Panel of external voices from different organisations and backgrounds (names were removed on request of the WAC program committee) They are available in the remarks for the program committee and chair:

Panelist-technician
Panelist-national heritage institution
Panelist-public regional public archive abroad
Panelist-research

10:25am - 10:45am

Making 1.2 billion social media posts accessible: a user-centric search interface for large-scale Twitter archives

Mehdi Bourgeois

INA - Institut national de l'audiovisuel, France

Archiving social media platforms represents a major scientific, documentary, and civic challenge. In order to secure our digital heritage, our institution has undertaken the task of collecting and archiving content from Twitter and, more recently, Bluesky. Over the past decade, the chosen strategy has resulted in an archive of 1.2 billion tweets and posts from 16,000 accounts and 3,200 thematic hashtags, accompanied by 25 million archived videos.

While the resulting massive scale of these archives creates a multitude of opportunities, it also comes with new challenges. How do we design access systems that remain sustainable as archives scale from millions to billions of items? How can such a vast archive be made accessible, intelligible, and useful? Researchers require sophisticated filtering capabilities to construct meaningful corpora as simple keyword searches on collections of this magnitude return overwhelming and unusable results. The general public needs intuitive and reliable tools to explore topics of interest, such as media events, cultural trends, and political and societal discussions.

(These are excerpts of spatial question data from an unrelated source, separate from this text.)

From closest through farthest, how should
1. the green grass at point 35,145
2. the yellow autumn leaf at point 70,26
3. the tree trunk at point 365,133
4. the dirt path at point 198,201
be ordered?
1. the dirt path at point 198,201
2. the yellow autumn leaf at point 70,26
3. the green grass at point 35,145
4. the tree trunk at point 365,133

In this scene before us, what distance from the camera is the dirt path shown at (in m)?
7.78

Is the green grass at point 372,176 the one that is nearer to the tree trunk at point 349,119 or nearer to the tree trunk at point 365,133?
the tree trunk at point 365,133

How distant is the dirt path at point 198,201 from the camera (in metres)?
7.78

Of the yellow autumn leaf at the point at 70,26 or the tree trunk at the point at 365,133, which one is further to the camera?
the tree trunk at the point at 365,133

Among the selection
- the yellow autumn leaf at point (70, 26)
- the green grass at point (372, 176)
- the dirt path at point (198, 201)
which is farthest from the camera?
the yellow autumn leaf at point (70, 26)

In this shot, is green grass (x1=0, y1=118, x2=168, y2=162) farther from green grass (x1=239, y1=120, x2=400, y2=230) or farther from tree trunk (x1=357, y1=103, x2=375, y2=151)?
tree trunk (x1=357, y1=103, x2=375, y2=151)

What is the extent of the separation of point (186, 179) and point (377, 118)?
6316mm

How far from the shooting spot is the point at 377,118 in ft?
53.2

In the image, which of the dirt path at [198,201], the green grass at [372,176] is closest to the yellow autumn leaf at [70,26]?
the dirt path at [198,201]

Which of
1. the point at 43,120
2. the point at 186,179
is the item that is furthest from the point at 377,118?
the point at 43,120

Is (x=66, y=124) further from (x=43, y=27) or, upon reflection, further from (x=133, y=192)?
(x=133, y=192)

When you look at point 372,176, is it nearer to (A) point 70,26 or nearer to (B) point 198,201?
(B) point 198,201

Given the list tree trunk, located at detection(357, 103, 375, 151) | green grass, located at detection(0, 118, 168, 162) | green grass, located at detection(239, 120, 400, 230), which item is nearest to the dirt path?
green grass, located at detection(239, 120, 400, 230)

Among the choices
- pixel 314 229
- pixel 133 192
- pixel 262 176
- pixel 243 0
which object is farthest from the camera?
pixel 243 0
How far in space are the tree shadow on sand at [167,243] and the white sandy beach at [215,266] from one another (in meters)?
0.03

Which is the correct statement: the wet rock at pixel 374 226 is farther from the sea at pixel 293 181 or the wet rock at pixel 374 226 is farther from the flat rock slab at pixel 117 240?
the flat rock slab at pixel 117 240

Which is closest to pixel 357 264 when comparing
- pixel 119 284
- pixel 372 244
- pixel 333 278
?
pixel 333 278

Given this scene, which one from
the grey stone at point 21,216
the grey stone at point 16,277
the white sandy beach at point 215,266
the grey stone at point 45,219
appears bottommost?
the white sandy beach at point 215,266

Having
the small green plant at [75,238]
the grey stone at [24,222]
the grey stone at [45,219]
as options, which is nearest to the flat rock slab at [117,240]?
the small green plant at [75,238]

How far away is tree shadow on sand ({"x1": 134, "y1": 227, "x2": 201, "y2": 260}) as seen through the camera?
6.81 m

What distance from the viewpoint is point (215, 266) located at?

This presentation demonstrates a production-ready consultation interface designed to address these challenges. Built as a JavaScript web application with an Elasticsearch cluster backend, it provides multiple access points tailored to diverse research methodologies:

- Faceted Search Engine: Full-text search combined with progressive filters for media type, language, hashtags, emojis, and engagement metrics (likes, retweets, replies, citations), enabling users to refine queries across multiple dimensions simultaneously
- Data Visualization: Interactive visualizations including word clouds, temporal histograms, distribution charts, and image galleries that provide immediate corpus overviews and facilitate iterative query refinement through visual feedback
- Metadata Transparency: Complete metadata visibility for each archived post, supporting reproducible research practices and proper citation
- Progressive Disclosure: Researchers can begin with broad queries and iteratively narrow their focus using visual feedback from result distributions

The presentation will include a live demonstration highlighting real research use cases that illustrate how preserved archived content enables important scholarly investigations.

Beyond demonstrating the interface, this contribution aims to foster discussion about broader sustainability challenges in social media archiving. Platform migrations — such as the ongoing transition from Twitter to Bluesky — raise other fundamental questions: how can we design interfaces and data models that adapt to evolving platform ecosystems while maintaining data integrity and access? How can we ensure these archives serve as sustainable tools for research communities and the public?